Par ailleurs, le GBO/Cartel a proposé une réforme qui organiserait, au sein du système de convention, une autre configuration à trois conventions : une pour la MG, une pour la MS et une mixte pour les soins intégrés. Cela permettrait d’implémenter plus facilement des projets favorables à la médecine générale face à une médecine spécialisée plus nombreuse et de facto plus forte.
5. Le financement des syndicats médicaux serait conditionné au taux de conventionnement de leurs membres
Nous avons déjà dit tout notre désaccord à cette proposition (cf. notre Flash-info du 13/05/25 : Financement des syndicats lié au taux de conventionnement : non, le GBO n’est pas à vendre !).
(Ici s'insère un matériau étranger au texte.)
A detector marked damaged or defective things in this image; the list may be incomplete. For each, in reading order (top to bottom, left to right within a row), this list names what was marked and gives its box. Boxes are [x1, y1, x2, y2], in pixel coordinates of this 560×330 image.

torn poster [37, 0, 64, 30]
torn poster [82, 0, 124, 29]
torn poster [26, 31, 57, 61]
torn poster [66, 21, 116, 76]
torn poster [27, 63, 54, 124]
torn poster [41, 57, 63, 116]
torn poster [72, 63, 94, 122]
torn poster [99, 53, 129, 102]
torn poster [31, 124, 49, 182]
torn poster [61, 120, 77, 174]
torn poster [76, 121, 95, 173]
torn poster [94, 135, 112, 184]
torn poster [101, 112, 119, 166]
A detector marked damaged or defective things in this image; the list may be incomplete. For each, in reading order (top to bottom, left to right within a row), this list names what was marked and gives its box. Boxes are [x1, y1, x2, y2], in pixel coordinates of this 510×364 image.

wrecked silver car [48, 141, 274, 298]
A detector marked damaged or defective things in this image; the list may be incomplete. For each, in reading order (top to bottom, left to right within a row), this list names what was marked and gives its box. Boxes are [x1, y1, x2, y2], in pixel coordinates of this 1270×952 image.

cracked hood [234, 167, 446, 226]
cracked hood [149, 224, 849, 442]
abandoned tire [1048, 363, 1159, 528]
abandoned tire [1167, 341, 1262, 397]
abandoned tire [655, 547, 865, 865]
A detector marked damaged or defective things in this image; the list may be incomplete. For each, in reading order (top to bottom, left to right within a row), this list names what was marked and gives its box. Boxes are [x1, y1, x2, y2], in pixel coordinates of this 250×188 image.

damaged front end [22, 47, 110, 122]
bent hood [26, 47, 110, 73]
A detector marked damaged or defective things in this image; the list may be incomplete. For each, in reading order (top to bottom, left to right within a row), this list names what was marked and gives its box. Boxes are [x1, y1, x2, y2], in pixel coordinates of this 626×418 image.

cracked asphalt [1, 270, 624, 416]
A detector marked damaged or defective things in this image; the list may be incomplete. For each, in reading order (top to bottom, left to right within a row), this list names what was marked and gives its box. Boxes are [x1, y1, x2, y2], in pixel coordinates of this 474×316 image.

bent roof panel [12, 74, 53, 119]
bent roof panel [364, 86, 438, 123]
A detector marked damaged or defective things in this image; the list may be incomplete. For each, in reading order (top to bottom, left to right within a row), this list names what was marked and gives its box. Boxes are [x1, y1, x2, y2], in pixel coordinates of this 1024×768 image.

Cette disposition pourrait annihiler le rôle de contre-pouvoir des syndicats médicaux et faire perdre la confiance des membres dans leurs organisations représentatives.
Nous refusons que le financement des syndicats médicaux dépende du taux de conventionnement des prestataires.
Mais nous rappelons aux médecins que la véritable indépendance d’un syndicat ne peut provenir que du soutien massif des médecins qu’il représente (via leurs cotisations et leur engagement).
Ce que les syndicats réclament à l’INAMI est le juste prix de leurs prestations effectuées dans son cadre : honoraires de consultance (pour la participation aux travaux, débats et négociations) et de médiation (relai centripète et centrifuge avec les prestataires individuels).
6. Les n° INAMI des médecins pourraient être suspendus ou retirés
Il ressort de cet avant-projet de Loi que le Ministre aurait désormais le droit de suspendre ou retirer le n° INAMI d’un médecin, l’empêchant ainsi de facturer des prestations à l’assurance maladie obligatoire. La note explicative précise en effet que « Le Roi (ndlr : entendez, le Ministre) est habilité à fixer des modalités pour l’octroi, l’utilisation et le retrait d’un numéro INAMI pour des raisons autres que le contrôle. ». L’amende administrative pourrait être assortie d’une suspension du n° INAMI de la part des juridictions administratives.
S’il nous parait logique que le n° INAMI puisse être retiré aux prestataires ayant perdu leur Visa d’exercer, le texte actuel ne précise pas le type d’infractions qui pourraient entraîner une suspension ou un retrait du n° INAMI. S’il est légitime de vouloir légiférer pour suspendre l’activité de charlatans ou de fraudeurs avérés à grande échelle, nous veillerons à ce que ces raisons ne puissent en aucun cas s’appliquer à des déviances de bonnes pratiques ne faisant pas l’objet d’indicateurs bien déterminés.
Nous demandons une sécurité juridique pour le praticien : si nous acceptons que la suspension ou le retrait du n° INAMI va de pair avec le retrait du Visa d’exercer, nous demandons des règles claires pour les suspensions « hors du contrôle ».